With nine confirmed cases of Covid-19 in the country and one death, health workers and medical professionals working in Idlib are now more worried than ever about the potential spread of the disease, especially among those living in camps.
"If we face this situation here, I think it will be endless," said Mohamed Twaish, a field coordinator for Relief Experts Association, a humanitarian organisation working in Idlib province, while talking to Betsy Joles for a report published by Vox. According to Joles, "Fear that the virus is already festering has been growing for weeks among humanitarian organisations in Syria's northwest, where the capacity of health care facilities to test and monitor suspected coronavirus cases is especially limited."
Caught in the middle of the infighting between Turkey-backed rebels and the Russia-backed Assad regime, and in the middle of nowhere, the prospects of Idlib residents to combat the disease look pretty grim.

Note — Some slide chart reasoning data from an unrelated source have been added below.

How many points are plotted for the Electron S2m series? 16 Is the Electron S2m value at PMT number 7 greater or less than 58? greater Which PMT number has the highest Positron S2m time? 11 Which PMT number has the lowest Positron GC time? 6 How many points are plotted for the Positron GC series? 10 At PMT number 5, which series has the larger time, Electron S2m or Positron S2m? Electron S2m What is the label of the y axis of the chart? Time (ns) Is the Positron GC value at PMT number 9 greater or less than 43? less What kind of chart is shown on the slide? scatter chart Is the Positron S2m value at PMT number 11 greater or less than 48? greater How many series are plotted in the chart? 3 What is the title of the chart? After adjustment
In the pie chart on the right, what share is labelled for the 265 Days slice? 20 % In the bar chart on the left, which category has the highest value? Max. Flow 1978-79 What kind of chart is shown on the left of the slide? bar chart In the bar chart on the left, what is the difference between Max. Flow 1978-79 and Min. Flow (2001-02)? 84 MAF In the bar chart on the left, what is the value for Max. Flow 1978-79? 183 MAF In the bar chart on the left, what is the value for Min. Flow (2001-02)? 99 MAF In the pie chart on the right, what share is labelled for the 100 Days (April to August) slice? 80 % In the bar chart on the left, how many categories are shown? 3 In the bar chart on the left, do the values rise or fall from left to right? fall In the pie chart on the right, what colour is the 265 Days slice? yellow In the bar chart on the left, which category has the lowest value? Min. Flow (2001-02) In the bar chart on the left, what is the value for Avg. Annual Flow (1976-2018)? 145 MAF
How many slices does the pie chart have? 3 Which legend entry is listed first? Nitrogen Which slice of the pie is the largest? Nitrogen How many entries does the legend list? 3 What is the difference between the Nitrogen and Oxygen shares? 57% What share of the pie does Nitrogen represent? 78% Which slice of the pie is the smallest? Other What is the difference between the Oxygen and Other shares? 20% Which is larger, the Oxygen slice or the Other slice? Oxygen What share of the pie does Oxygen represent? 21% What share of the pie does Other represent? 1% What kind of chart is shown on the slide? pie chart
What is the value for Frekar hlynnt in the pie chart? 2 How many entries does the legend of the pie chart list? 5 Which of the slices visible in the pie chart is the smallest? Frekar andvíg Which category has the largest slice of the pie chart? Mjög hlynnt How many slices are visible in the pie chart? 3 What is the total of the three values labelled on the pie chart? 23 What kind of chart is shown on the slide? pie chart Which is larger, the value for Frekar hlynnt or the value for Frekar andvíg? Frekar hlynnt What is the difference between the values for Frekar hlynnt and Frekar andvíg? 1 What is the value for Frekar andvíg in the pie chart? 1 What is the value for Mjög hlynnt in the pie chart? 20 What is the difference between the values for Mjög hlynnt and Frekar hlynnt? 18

Amid apprehensions that the disease might already be lurking in the dark alleys of war-torn Idlib, the residents can only pray that this time they will be spared the excruciating pain of death, loves lost and dreams of a better life shattered forever.
Only recently, the World Health Organization (WHO) has decided to send over 2,000 test kits to Idlib, and it is the least that they can do for the helpless displaced. But the question remains, in an overcrowded area of three million people, where social distancing, let alone isolation is almost impossible, will test kits be sufficient?
The WHO has also suggested that three hospitals with intensive care units have been turned into isolation units equipped with ventilators. They have also mobilised nearly 1,000 healthcare workers and are expecting delivery of protective gear, including 10,000 surgical masks and 500 respirator masks.
With other organisations, including Early Warning and Alert Response Network (EWARN) and Médecins Sans Frontières (MSF) sending more test kits and hygiene packages, the only consolation is that some of these ill-fated Syrians might be saved from the dark clutch of Covid-19, if not all of them. If hospitals in developed countries like the UK and US grapple to get the situation under control, one can only imagine what it would be like in Syria if there is a Covid-19 outbreak.
And then there is the irony of the UN Secretary-General's call to end wars to fight Covid-19 together. As if the world needs a disease to end all these meaningless, futile wars.
But it is amidst fire, fury and follies we live and we die, be it in sparsely planned cities or cramped camps and dark alleys. It is how it is, how it has been, and based on available objective evidence, how it will continue to be. The question: does it have to be, remains just wide-eyed naiveté.
Perhaps we do need a massive jolt to the system to break this cycle of eternal returns after all.